→ Short task:
Reproduce each of the entries below verbatim, omitting the pictures.

→ Dataset entries:
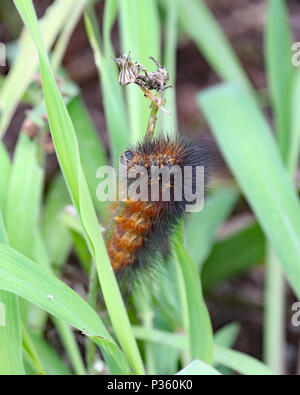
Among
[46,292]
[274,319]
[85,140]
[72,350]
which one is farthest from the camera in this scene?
[85,140]

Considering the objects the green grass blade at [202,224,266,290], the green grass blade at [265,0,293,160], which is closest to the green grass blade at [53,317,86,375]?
the green grass blade at [202,224,266,290]

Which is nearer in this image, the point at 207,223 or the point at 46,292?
the point at 46,292

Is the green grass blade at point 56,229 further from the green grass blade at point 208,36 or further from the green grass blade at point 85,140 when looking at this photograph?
the green grass blade at point 208,36

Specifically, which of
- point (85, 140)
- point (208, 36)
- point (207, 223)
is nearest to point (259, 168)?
point (207, 223)

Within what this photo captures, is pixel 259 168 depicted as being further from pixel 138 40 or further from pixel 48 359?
pixel 48 359

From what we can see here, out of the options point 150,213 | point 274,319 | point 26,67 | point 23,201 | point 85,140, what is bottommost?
point 274,319
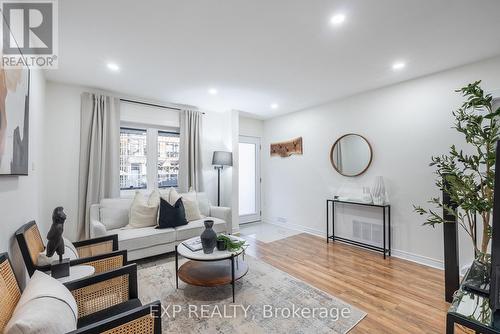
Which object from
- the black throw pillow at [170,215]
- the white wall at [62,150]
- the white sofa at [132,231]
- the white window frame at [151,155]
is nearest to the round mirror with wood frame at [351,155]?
the white sofa at [132,231]

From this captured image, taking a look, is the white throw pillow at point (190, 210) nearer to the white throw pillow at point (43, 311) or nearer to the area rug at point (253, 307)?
the area rug at point (253, 307)

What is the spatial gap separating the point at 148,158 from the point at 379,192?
3865mm

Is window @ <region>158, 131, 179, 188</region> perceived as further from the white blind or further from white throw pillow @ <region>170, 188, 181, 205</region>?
white throw pillow @ <region>170, 188, 181, 205</region>

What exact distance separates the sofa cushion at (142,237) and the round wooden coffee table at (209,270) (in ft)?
2.40

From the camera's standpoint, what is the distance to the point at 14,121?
4.96ft

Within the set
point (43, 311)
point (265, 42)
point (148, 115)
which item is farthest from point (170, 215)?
point (265, 42)

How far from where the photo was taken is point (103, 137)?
352cm

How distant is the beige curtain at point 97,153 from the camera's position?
133 inches

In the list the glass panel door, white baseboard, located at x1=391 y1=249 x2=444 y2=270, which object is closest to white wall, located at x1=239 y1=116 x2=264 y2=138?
the glass panel door

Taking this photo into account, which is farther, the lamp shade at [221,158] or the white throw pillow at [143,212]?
the lamp shade at [221,158]

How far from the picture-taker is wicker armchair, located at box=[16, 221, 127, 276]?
1559 millimetres

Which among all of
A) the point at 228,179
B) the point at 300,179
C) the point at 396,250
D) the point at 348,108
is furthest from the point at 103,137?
the point at 396,250

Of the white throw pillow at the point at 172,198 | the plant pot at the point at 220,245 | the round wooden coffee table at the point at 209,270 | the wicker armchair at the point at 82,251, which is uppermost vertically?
the white throw pillow at the point at 172,198

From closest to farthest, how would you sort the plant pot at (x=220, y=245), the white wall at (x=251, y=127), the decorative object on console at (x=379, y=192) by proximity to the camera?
1. the plant pot at (x=220, y=245)
2. the decorative object on console at (x=379, y=192)
3. the white wall at (x=251, y=127)
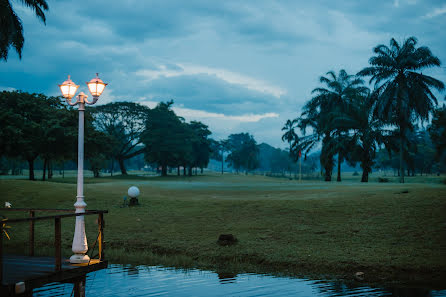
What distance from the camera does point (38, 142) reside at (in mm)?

→ Full response:
Among
[46,292]
[274,319]
[85,140]
[72,350]
which one is farthest from the camera in this scene?
[85,140]

Considering the objects the green grass blade at [202,224,266,290], the green grass blade at [265,0,293,160], which is closest to the green grass blade at [53,317,86,375]?
the green grass blade at [202,224,266,290]

Which is nearer in this image, the point at 207,223 or the point at 46,292?
the point at 46,292

Is the green grass blade at point 56,229 further from the green grass blade at point 208,36 or further from the green grass blade at point 85,140 when looking at this photograph?
the green grass blade at point 208,36

Specifically, which of
- point (85, 140)
- point (208, 36)
- point (207, 223)
is nearest to point (259, 168)?
point (207, 223)

Within what this photo captures, is pixel 259 168 depicted as being further from pixel 138 40 or further from pixel 48 359?
pixel 48 359

From what we can see here, out of the options point 150,213 | point 274,319 | point 26,67 | point 23,201 | point 85,140, what is bottommost?
point 274,319
Which object from
- the black throw pillow at [170,215]
- the white wall at [62,150]
- the white sofa at [132,231]
- the white window frame at [151,155]
is nearest to the round mirror with wood frame at [351,155]?
the white sofa at [132,231]

From this captured image, taking a look, is the white throw pillow at point (190, 210) nearer to the white throw pillow at point (43, 311) or nearer to the area rug at point (253, 307)?
the area rug at point (253, 307)

What is the spatial gap separating the point at 148,158 from the point at 379,192?
3865mm

Is window @ <region>158, 131, 179, 188</region> perceived as further from the white blind or further from white throw pillow @ <region>170, 188, 181, 205</region>?
white throw pillow @ <region>170, 188, 181, 205</region>

What exact distance separates the sofa cushion at (142,237) and the round wooden coffee table at (209,270) (in ft)?
2.40

From the camera's standpoint, what is the distance to the point at 14,121?
4.96ft

Within the set
point (43, 311)
point (265, 42)
point (148, 115)
which item is farthest from point (170, 215)?
point (265, 42)

How far from where the photo was taken is point (103, 137)?
352cm

How distant is the beige curtain at point 97,153 from the camera's position?
133 inches

In the list the glass panel door, white baseboard, located at x1=391 y1=249 x2=444 y2=270, which object is closest to white wall, located at x1=239 y1=116 x2=264 y2=138?
the glass panel door

Taking this photo into account, which is farther, the lamp shade at [221,158] or the white throw pillow at [143,212]?
the lamp shade at [221,158]

How far from the picture-taker is wicker armchair, located at box=[16, 221, 127, 276]?
1559 millimetres

Which among all of
A) the point at 228,179
B) the point at 300,179
C) the point at 396,250
D) the point at 348,108
is furthest from the point at 103,137?
the point at 396,250

Of the white throw pillow at the point at 172,198 | the plant pot at the point at 220,245 | the round wooden coffee table at the point at 209,270 | the wicker armchair at the point at 82,251, which is uppermost vertically?
the white throw pillow at the point at 172,198

From closest to farthest, how would you sort the plant pot at (x=220, y=245), the white wall at (x=251, y=127), the decorative object on console at (x=379, y=192) by proximity to the camera?
1. the plant pot at (x=220, y=245)
2. the decorative object on console at (x=379, y=192)
3. the white wall at (x=251, y=127)
What distance from the camera does point (38, 142) reside at (in mm)?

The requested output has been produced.